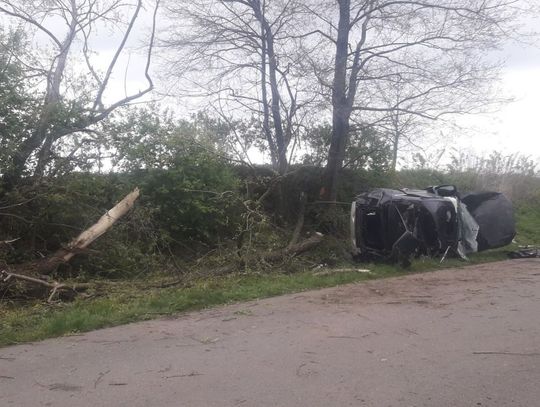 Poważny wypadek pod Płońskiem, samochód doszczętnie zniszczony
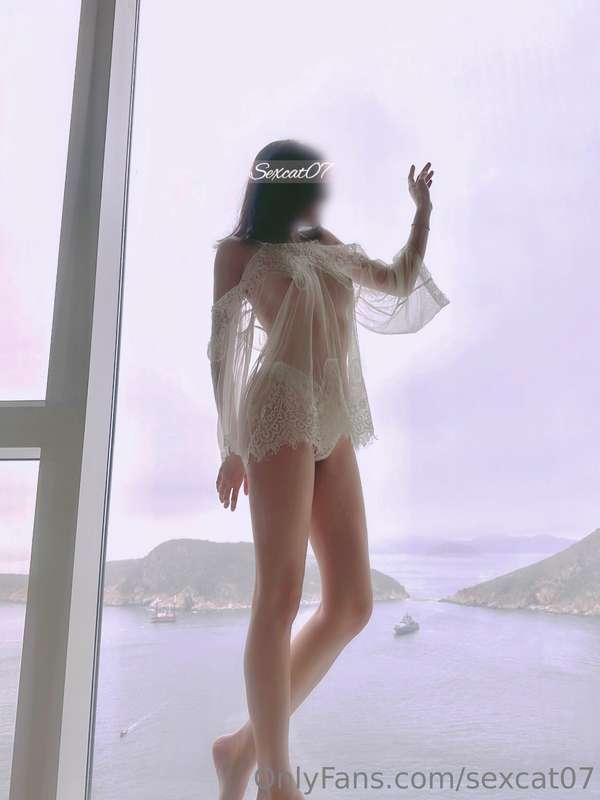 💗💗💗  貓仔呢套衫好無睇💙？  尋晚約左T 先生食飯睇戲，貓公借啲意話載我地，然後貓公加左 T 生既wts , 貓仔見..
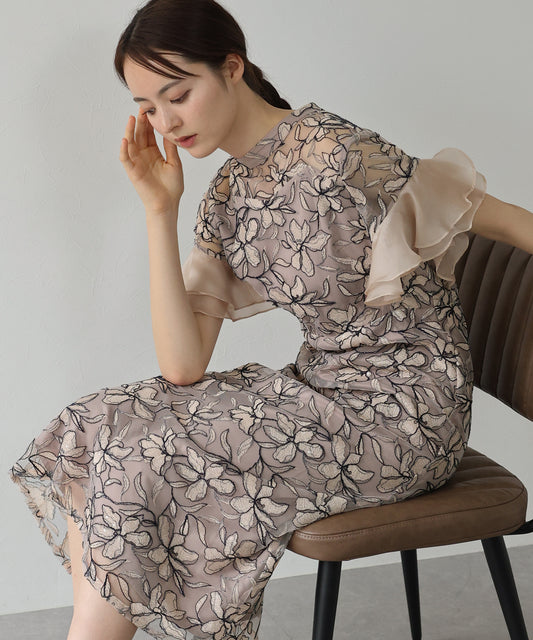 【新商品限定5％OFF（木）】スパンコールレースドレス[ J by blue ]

Directions:
Every line of the material must be reproduced verbatim; the pictures are to be omitted.

Exercise response:
 Poważny wypadek pod Płońskiem, samochód doszczętnie zniszczony
 💗💗💗  貓仔呢套衫好無睇💙？  尋晚約左T 先生食飯睇戲，貓公借啲意話載我地，然後貓公加左 T 生既wts , 貓仔見..
 【新商品限定5％OFF（木）】スパンコールレースドレス[ J by blue ]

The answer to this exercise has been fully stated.